### PROBLEM TO WORK ON
Copy every line of the data exactly, leaving nothing out.

### THE RECORDS
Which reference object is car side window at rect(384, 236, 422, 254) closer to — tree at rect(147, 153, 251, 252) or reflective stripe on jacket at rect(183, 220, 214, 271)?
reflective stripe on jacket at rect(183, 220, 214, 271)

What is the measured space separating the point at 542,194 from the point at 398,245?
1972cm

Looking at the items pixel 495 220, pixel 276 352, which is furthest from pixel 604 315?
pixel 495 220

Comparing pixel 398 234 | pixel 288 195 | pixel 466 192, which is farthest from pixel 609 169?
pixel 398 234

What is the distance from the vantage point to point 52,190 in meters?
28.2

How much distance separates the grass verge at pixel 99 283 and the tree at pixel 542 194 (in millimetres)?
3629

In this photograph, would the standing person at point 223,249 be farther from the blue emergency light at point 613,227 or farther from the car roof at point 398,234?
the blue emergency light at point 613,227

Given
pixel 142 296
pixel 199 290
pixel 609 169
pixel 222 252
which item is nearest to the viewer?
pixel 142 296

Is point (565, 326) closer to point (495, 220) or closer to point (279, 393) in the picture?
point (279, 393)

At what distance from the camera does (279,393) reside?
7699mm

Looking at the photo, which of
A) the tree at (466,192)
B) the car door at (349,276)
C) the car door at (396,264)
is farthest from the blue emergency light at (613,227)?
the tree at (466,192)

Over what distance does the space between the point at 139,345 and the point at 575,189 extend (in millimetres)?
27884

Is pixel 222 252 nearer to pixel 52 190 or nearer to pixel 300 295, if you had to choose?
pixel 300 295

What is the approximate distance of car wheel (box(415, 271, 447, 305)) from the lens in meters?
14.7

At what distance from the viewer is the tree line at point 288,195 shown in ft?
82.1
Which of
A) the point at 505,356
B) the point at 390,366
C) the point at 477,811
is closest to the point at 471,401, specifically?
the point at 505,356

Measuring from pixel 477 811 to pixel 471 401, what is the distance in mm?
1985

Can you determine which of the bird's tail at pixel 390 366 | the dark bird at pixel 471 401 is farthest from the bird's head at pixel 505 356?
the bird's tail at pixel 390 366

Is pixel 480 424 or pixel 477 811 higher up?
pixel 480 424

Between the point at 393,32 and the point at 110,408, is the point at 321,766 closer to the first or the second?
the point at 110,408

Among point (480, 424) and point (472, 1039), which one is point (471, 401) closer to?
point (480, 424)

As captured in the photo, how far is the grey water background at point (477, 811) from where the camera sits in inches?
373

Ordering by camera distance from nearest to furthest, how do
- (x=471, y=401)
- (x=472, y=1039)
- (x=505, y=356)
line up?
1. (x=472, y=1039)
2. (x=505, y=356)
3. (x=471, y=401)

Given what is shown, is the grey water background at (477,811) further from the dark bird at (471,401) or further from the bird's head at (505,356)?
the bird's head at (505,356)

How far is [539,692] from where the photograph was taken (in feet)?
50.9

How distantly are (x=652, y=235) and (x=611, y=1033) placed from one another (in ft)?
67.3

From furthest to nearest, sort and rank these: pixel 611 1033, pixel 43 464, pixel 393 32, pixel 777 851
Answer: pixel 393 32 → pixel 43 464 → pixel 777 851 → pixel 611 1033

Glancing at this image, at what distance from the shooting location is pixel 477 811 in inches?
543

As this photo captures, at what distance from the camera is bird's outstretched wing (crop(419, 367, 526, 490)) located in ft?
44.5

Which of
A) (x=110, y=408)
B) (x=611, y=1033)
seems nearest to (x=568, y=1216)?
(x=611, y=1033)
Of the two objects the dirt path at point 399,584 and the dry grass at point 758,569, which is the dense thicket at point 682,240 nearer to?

### RESULT OF THIS EXERCISE
Which reference object is car side window at rect(384, 236, 422, 254) closer to — tree at rect(147, 153, 251, 252) or reflective stripe on jacket at rect(183, 220, 214, 271)?
reflective stripe on jacket at rect(183, 220, 214, 271)

What is the measured space separating the point at 542,194 from the point at 398,245?
1972cm

Looking at the items pixel 495 220, pixel 276 352, which is furthest from pixel 604 315?
pixel 495 220

Comparing pixel 398 234 | pixel 288 195 | pixel 466 192, which is farthest from pixel 609 169?
pixel 398 234

What is the distance from the vantage point to point 52,190 in meters?
28.2

How much distance separates the grass verge at pixel 99 283 and the tree at pixel 542 194 (in millimetres)?
3629

In this photograph, would the standing person at point 223,249 be farther from the blue emergency light at point 613,227 or farther from the car roof at point 398,234?
the blue emergency light at point 613,227

Given
pixel 142 296
pixel 199 290
pixel 609 169
pixel 222 252
which item is nearest to the viewer?
pixel 142 296

Is point (565, 326) closer to point (495, 220) or closer to point (279, 393) in the picture?
point (279, 393)

At what distance from the camera does (279,393) reside?
7699mm

Looking at the photo, which of
A) the tree at (466,192)
B) the car door at (349,276)
C) the car door at (396,264)
is farthest from the blue emergency light at (613,227)?
the tree at (466,192)

Over what distance does the space between the point at 139,345 and the point at 575,189 extend (in millimetres)?
27884

Is pixel 222 252 nearer to pixel 52 190 or nearer to pixel 300 295, if you had to choose?
pixel 300 295

What is the approximate distance of car wheel (box(415, 271, 447, 305)) from the lens in meters?
14.7

At what distance from the viewer is the tree line at point 288,195 shown in ft?
82.1
Which of
A) the point at 505,356
B) the point at 390,366
C) the point at 477,811
is closest to the point at 471,401, specifically?
the point at 505,356

Measuring from pixel 477 811 to pixel 471 401, what is the distance in mm?
1985

Can you determine which of the bird's tail at pixel 390 366 | the dark bird at pixel 471 401 is farthest from the bird's head at pixel 505 356?
the bird's tail at pixel 390 366

Is pixel 480 424 or pixel 477 811 higher up?
pixel 480 424

Between the point at 393,32 and the point at 110,408, is the point at 321,766 closer to the first or the second?
the point at 110,408

Among point (480, 424) and point (472, 1039), which one is point (471, 401) closer to?
point (480, 424)

As captured in the photo, how far is the grey water background at point (477, 811) from where the camera sits in inches?
373

Ordering by camera distance from nearest to furthest, how do
- (x=471, y=401)
- (x=472, y=1039)
- (x=505, y=356)
line up?
1. (x=472, y=1039)
2. (x=505, y=356)
3. (x=471, y=401)

Given what is shown, is the grey water background at (477,811) further from the dark bird at (471,401) or further from the bird's head at (505,356)?
the bird's head at (505,356)

How far is [539,692] from where the photograph was taken (in feet)?
50.9

How distantly are (x=652, y=235) and (x=611, y=1033) placed from one another (in ft)?
67.3

From furthest to nearest, sort and rank these: pixel 611 1033, pixel 43 464, pixel 393 32, pixel 777 851
Answer: pixel 393 32 → pixel 43 464 → pixel 777 851 → pixel 611 1033

Glancing at this image, at what distance from the shooting location is pixel 477 811 in inches?
543

As this photo captures, at what distance from the camera is bird's outstretched wing (crop(419, 367, 526, 490)) located in ft?
44.5

Which of
A) (x=110, y=408)
B) (x=611, y=1033)
seems nearest to (x=568, y=1216)?
(x=611, y=1033)
Of the two objects the dirt path at point 399,584 and the dry grass at point 758,569, which is the dense thicket at point 682,240 nearer to?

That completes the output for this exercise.